Я и тут промолчал, потому что вовсе не был уверен, что вся моя жизнь впереди. А может, она уже позади? Не точнее ли сказано у поэта в его знаменитой солдатской Одиссее: "Тут воюй, а не гадай". Но ведь и профессор оказался прав. Пятьдесят четыре года прошло с того дня, когда пулевое ранение под Сталинградом чуть было не унесло меня туда, откуда еще никому не удавалось вернуться, а я все живу.
ВОИСТИНУ ПУТИ ГОСПОДНИ НЕИСПОВЕДИМЫ!
11
В те дни, когда мы, сталинградцы, принимали одну из самых внушительных своих клятв, равную по значению знаменитому приказу за номером 00227, под занавесью желтых, но долго не опадающих листьев разлапистого карагуча, в той самой балке, где происходил расстрел старшины, Николай Соколов с несколькими бойцами что-то затевал, тоже необыкновенное. Он явно торопился: сгущались сумерки, тут, в овраге, да еще под деревьями, сумерки эти грозились обернуться темной ночью. Перво-наперво Николай и его помощники вколотили две длинные палки, натянули на них привезенную, очевидно, из медсанбата чистую, ослепительно белую простыню, которая отчетливо проступала на темном фоне оврага, но не была видна сверху, поскольку надежно прикрывалась хотя и небольшими, но очень плотными листьями.
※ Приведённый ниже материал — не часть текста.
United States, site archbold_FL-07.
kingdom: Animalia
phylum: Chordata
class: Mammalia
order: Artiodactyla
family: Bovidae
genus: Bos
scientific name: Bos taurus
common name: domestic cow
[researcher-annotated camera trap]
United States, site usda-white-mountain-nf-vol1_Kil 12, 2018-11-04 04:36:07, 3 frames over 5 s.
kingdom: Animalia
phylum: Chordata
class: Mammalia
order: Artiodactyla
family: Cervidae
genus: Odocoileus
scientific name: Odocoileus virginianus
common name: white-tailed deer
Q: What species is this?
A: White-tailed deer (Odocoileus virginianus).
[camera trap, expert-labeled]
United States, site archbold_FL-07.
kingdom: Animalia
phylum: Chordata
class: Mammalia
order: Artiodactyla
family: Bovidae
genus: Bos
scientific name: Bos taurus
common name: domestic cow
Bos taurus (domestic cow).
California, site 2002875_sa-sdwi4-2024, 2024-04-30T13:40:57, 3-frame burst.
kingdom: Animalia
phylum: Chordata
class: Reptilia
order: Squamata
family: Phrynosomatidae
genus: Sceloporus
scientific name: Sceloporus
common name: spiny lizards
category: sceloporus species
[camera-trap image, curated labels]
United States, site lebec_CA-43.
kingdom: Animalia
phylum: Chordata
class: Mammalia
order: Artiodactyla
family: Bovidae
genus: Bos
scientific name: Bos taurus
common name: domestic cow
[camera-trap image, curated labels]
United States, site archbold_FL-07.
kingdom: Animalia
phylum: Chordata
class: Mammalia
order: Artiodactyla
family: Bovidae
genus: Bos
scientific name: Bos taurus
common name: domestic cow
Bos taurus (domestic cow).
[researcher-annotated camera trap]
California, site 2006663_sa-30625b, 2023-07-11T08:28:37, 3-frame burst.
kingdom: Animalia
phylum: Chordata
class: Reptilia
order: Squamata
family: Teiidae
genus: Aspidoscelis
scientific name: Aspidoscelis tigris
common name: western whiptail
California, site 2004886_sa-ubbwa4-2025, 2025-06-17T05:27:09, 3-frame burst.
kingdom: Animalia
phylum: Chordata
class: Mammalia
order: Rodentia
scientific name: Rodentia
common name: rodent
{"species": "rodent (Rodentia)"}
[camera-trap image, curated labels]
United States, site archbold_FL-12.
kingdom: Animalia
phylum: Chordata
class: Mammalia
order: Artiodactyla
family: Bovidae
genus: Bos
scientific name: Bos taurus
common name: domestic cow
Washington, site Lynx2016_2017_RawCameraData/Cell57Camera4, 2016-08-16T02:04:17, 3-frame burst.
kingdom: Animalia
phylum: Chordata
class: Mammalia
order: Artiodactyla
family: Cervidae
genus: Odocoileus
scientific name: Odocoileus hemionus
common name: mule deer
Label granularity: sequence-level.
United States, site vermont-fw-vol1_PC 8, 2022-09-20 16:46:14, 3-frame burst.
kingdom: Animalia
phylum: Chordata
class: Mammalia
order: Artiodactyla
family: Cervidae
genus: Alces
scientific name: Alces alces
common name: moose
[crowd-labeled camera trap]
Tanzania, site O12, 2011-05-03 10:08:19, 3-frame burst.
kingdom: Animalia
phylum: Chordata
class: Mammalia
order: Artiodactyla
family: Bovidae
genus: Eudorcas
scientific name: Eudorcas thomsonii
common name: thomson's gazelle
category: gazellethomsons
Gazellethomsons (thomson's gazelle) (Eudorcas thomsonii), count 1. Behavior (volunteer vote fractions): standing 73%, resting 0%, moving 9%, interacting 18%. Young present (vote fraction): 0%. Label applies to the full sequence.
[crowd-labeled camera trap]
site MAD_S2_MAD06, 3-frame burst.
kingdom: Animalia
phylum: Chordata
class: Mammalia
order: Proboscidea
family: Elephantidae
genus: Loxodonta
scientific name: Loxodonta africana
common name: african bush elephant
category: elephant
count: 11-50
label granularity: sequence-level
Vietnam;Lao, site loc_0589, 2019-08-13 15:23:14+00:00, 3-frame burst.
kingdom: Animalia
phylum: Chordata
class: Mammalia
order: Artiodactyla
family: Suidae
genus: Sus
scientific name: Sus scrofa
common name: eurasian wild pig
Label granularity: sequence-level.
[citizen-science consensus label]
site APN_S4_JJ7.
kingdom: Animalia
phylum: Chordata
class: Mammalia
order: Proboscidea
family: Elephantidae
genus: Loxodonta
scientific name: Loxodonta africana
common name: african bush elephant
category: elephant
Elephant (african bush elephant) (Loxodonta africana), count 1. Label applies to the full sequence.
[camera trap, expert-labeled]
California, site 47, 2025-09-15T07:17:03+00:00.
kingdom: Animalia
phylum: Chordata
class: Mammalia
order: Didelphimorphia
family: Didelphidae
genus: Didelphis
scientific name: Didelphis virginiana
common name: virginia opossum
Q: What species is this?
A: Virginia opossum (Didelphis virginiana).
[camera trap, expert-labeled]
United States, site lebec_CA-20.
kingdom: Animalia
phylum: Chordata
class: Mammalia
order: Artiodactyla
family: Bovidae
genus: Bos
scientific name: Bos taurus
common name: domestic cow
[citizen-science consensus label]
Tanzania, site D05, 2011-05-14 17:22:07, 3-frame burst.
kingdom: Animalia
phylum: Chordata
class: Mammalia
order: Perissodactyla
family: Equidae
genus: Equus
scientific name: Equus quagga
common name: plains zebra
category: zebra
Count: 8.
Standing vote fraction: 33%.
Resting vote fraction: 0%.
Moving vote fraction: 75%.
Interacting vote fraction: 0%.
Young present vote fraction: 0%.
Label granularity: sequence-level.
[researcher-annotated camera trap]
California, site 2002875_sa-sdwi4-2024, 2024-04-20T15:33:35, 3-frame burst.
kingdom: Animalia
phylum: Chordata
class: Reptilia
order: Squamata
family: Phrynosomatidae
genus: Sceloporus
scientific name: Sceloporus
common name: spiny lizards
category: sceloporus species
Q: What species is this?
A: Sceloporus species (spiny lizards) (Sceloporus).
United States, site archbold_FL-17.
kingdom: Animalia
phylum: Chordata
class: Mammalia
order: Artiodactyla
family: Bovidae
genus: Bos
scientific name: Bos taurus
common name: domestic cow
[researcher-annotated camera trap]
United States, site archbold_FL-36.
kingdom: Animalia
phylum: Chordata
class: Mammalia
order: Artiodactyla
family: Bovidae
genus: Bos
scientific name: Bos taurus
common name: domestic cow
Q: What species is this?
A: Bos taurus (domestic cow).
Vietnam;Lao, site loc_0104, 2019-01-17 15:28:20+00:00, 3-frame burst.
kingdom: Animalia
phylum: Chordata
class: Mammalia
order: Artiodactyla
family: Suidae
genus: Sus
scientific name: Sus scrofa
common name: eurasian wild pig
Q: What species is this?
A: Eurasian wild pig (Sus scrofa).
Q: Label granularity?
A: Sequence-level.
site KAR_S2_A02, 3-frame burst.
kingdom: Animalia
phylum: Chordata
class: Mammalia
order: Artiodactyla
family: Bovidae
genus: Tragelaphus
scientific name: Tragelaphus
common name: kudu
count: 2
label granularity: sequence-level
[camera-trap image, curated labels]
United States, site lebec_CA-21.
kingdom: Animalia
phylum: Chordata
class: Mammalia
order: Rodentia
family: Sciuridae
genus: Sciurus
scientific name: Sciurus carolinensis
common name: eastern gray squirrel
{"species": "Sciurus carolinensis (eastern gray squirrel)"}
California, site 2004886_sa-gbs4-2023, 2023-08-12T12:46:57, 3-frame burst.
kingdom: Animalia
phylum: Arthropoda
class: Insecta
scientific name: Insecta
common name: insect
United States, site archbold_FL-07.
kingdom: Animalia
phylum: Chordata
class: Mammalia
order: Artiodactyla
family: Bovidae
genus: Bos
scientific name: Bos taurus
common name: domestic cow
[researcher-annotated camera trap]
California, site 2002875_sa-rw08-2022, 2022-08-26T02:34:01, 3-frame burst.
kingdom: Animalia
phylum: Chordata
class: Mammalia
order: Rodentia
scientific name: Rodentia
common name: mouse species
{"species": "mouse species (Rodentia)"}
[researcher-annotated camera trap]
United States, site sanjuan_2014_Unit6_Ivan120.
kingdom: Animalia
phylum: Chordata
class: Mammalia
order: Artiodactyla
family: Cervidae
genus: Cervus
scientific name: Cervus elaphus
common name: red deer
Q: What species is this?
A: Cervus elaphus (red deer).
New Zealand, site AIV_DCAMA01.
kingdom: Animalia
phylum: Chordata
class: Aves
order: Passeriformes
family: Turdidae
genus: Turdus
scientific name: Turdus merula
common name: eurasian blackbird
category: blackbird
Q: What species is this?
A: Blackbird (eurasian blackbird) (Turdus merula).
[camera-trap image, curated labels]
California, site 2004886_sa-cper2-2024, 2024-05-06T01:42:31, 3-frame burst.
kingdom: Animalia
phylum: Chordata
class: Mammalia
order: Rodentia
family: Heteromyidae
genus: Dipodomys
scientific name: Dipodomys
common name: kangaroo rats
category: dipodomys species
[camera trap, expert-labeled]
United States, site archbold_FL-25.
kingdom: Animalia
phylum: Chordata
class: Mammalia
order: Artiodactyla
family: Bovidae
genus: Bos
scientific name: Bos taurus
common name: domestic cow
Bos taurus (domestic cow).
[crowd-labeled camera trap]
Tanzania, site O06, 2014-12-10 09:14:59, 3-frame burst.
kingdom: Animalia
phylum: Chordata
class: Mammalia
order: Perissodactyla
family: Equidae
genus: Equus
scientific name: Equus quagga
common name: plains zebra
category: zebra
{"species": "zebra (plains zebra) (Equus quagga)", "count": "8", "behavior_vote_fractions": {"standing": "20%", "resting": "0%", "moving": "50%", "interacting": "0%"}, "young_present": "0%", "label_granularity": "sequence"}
Скоро напротив распятой на кольях простыни, в каких-нибудь пяти метрах от нее, объявилась какая-то штука, похожая на знакомую мне минометную двуногу-лафет. Возле нее взялся за дело киномеханик, взгромождая на подставку свой аппарат.
"Неужто кино?"
– А чего ж ты думал? Кино и есть! – озвучив таким образом мои мысли, сказал Николай Соколов с особой значительностью. – Вон, кстати, и Рольбин тут. Наш знаменитый снайпер принялся за свое привычное дело. Покажет нам очередной кинобоевик... Для нашей-то дивизии он не очередной, а первый.
Овражек между тем начал быстро заполняться бойцами – от каждой роты по пяти человек. Они тихо – шуметь не разрешалось – рассаживались по отлогому скату балки, перешептывались: "А ты бы подвинулся чуток! Ишь расселся, как в теятре!" – "А ты разуй глаза! Плюхнулся прямо на мою больну ногу... она ищо не совсем залечена! Дурак я, поторопился с выпиской!" – "Геройство, знать, показываешь!"